“Jason, come on. Let’s go.” Janet Lewis called out to her son.
“I’m coming. Will you give me a minute?” he shouted back, even though he had to know he was treading on thin ice with her.
He was being obstinate again. The schoolteacher in her knew he was at a crucial age, treading the delicate balance between childhood and adolescence. The mother in her knew he needed a father. It had been a little over two years since his dad was killed during the invasion of France. His grandfather was a good role model to be sure, but as with most grandparents, his tendency was to spoil rather than to discipline.

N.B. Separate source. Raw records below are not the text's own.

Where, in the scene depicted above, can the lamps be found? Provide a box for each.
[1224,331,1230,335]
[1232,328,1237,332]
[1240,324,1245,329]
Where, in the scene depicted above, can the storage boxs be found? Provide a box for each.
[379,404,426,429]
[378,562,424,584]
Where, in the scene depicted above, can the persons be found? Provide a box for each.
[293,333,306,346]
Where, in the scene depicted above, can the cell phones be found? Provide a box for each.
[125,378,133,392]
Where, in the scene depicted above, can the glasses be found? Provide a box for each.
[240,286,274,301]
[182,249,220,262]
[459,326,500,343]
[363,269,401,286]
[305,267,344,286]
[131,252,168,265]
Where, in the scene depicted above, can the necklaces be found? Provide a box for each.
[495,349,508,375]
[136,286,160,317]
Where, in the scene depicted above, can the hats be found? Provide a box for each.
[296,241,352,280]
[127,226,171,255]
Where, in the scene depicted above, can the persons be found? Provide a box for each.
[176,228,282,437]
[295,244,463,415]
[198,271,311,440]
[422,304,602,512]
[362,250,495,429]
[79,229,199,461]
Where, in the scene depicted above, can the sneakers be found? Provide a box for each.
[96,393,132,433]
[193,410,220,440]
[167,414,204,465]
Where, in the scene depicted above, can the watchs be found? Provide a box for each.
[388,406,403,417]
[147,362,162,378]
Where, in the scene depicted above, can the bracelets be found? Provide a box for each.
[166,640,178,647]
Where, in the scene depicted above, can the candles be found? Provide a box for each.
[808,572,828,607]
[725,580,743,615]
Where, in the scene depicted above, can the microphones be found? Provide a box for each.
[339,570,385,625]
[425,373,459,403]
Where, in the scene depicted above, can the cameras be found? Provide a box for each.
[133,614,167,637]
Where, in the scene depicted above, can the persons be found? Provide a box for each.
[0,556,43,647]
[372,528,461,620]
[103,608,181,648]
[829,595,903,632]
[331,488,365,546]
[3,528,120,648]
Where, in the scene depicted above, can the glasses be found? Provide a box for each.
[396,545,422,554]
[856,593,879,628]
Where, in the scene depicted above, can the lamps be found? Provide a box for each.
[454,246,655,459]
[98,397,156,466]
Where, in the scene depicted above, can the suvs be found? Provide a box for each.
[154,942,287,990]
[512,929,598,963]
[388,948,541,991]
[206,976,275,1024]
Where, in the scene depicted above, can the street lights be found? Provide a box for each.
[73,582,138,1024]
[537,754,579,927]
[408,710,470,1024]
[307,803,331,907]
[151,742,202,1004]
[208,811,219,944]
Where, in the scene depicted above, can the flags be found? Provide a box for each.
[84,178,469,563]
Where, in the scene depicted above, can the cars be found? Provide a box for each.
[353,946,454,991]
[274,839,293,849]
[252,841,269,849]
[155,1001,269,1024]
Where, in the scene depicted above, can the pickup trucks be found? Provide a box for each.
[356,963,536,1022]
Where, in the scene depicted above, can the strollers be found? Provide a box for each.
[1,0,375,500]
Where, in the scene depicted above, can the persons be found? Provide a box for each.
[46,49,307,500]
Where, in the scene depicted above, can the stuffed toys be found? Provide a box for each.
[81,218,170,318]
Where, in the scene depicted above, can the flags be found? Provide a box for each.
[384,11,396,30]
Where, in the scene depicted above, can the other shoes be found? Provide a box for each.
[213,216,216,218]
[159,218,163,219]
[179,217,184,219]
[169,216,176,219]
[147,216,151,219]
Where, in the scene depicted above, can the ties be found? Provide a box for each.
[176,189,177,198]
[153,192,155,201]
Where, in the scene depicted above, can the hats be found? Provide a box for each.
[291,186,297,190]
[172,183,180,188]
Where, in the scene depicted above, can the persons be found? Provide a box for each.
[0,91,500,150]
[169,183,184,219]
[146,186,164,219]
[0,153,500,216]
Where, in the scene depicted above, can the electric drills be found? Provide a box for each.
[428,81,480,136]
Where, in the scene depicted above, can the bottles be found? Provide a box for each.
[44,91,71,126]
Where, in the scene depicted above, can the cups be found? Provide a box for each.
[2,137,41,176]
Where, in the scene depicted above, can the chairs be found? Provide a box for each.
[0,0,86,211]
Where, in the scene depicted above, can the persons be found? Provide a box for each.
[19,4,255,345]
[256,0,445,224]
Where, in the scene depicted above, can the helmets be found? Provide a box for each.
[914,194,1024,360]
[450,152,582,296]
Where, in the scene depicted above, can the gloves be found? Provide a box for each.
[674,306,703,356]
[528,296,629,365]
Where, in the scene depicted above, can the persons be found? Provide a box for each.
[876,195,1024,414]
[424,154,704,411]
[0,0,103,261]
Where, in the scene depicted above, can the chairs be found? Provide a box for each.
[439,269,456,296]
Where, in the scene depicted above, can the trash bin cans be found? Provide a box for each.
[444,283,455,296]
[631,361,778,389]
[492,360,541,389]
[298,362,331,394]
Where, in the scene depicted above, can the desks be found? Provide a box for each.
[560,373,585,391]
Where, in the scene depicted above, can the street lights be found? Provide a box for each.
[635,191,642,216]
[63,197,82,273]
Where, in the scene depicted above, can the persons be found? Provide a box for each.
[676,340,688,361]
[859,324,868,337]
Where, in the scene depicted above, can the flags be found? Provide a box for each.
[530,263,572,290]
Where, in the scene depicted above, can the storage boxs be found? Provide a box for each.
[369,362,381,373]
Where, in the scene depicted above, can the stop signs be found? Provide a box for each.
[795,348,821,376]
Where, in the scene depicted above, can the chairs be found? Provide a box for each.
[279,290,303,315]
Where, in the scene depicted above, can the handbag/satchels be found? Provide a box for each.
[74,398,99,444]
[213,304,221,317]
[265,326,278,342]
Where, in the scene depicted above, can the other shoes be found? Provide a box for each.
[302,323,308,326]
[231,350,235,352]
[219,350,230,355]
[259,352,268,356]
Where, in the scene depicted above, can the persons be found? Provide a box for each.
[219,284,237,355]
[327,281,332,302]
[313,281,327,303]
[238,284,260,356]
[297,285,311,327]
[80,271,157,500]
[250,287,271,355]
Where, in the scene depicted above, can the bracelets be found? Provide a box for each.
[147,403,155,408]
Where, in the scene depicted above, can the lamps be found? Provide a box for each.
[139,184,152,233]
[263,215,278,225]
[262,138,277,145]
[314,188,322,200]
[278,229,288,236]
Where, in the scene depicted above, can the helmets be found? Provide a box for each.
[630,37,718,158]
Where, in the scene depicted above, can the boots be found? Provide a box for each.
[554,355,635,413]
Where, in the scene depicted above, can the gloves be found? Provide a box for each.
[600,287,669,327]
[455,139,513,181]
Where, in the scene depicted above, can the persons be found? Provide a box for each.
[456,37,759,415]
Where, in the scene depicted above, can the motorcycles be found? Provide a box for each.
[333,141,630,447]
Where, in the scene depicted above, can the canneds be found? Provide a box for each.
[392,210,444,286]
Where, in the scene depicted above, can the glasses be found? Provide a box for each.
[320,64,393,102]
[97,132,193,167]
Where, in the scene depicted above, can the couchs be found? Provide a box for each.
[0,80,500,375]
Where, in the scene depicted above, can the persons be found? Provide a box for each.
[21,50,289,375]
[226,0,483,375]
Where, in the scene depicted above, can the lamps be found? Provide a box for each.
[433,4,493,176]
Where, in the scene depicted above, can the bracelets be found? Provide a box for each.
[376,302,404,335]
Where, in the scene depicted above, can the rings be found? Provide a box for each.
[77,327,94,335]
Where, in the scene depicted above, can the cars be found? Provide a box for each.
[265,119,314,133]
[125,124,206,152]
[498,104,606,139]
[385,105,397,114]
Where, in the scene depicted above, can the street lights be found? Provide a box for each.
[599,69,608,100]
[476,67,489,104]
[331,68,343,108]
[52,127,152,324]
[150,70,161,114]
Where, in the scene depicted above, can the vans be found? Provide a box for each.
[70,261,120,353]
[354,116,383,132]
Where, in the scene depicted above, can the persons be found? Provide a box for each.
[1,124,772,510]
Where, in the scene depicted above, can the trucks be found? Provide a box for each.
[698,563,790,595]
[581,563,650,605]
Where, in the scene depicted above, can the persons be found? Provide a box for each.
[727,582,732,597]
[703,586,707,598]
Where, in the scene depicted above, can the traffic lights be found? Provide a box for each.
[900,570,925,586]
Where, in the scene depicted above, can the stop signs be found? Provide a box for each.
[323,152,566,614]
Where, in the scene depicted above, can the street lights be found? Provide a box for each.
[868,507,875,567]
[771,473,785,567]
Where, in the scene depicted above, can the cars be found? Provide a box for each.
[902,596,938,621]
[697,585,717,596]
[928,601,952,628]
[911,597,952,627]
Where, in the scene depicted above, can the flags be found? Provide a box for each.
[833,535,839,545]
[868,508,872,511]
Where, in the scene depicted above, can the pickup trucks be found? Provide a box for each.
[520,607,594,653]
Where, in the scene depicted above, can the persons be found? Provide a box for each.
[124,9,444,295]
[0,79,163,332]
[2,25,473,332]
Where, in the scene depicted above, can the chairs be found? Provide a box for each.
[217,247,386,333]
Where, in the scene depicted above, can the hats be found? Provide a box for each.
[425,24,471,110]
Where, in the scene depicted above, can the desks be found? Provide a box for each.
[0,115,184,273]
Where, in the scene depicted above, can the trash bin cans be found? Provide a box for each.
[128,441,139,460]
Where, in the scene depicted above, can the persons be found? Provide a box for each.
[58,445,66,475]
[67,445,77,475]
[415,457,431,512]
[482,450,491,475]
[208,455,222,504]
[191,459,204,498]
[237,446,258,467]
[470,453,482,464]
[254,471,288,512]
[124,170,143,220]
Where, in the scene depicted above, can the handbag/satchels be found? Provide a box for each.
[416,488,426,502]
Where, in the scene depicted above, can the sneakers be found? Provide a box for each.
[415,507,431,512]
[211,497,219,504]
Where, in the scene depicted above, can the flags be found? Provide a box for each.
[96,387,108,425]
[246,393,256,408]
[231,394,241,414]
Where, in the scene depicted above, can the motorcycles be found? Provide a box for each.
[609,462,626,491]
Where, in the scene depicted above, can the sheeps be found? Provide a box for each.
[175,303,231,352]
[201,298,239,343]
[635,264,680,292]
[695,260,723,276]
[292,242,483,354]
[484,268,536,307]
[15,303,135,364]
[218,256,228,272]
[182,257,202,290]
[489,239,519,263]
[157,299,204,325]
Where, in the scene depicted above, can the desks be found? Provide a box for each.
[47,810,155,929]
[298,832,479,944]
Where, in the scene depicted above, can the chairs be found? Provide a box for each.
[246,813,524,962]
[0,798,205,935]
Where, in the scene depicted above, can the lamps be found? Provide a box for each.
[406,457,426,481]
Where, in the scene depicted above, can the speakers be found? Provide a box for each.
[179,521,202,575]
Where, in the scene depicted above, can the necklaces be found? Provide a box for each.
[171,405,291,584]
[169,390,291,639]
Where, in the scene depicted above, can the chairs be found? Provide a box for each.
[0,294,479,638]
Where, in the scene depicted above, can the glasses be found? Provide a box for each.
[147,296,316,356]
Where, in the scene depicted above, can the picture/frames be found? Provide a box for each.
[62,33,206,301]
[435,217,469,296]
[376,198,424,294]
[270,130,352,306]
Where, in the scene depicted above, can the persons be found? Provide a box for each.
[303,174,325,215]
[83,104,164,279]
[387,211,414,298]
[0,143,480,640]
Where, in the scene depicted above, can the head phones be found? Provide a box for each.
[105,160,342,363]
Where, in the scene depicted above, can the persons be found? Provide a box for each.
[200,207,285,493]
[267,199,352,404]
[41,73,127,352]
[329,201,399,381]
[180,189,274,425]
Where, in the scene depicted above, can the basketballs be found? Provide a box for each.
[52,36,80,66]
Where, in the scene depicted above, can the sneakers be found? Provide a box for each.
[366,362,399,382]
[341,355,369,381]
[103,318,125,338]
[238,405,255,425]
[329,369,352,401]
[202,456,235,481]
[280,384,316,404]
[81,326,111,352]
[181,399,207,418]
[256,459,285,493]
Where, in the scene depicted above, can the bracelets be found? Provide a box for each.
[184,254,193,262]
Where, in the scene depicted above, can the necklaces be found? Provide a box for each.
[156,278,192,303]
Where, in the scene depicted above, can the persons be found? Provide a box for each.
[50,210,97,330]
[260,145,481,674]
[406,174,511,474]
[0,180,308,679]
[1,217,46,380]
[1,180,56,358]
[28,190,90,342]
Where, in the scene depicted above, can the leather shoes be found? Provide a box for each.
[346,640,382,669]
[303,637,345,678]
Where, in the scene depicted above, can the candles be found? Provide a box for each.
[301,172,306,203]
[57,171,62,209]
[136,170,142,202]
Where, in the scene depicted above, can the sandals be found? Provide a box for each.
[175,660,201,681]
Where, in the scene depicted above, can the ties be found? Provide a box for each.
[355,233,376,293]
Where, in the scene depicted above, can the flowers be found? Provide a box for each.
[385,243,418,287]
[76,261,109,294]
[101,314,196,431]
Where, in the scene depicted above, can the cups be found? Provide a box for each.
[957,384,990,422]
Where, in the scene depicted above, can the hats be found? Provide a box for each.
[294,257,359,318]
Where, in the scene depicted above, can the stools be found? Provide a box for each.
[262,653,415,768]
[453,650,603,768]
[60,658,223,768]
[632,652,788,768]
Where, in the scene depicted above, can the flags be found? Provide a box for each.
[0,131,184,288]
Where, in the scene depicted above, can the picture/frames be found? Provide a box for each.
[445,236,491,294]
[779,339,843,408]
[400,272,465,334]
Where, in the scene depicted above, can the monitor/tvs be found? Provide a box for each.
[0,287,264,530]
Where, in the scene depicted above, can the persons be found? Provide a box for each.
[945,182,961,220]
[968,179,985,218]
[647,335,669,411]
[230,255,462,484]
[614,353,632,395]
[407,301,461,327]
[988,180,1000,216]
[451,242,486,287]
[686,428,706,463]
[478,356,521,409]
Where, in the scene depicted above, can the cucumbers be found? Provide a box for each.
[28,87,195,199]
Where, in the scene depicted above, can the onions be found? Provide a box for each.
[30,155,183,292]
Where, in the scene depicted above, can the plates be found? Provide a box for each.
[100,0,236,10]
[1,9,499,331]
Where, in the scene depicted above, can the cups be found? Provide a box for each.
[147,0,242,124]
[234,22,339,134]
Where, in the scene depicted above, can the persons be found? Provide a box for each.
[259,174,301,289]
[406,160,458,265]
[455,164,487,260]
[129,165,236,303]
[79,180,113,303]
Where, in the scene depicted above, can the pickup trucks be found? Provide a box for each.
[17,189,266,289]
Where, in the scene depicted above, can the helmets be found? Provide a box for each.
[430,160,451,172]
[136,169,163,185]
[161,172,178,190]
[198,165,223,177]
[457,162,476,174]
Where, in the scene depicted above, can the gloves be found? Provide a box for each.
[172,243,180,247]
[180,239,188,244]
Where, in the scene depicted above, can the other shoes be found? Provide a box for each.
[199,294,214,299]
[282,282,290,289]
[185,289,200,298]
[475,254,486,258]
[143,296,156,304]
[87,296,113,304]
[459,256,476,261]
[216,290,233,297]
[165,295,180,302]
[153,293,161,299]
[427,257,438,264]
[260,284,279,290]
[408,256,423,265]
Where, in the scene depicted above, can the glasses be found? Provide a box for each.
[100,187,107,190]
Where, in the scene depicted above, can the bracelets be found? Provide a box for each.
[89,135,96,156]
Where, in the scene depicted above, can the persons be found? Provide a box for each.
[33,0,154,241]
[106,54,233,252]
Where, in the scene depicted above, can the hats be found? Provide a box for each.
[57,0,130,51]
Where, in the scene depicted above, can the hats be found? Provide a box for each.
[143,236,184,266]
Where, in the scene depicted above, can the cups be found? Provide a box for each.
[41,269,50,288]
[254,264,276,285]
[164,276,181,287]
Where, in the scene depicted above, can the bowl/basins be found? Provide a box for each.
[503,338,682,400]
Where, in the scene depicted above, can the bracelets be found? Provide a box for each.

“Jason, I’m running out of patience.” She stopped to check her appearance in the hall tree mirror and ran her fingers through her dark blonde curls. “The train leaves at ten-fifteen. Your grandfather is here to take us to the station.”
Going over her mental checklist, she walked down the narrow hallway that ran the length of her house, and made one last inspection of her small kitchen. The stove and water heater had been turned off. The iron was unplugged and put away. She had turned the water off under the sink, so the annoying drip of the faucet could not turn into anything disastrous by month’s end. She would not be able to afford a plumber until fall when she received her first paycheck of the new school year.
Afraid Jason was going to cause them to miss their train, she grew more agitated. “Jason. I’m not telling you again. It’s time to go.”
The youngster came bounding down the hall dragging his duffle bag behind him. He was growing to look very much like his father, she realized. He had those same piercing blue eyes, and when he was not brooding, he even possessed a touch of his father’s charming personality.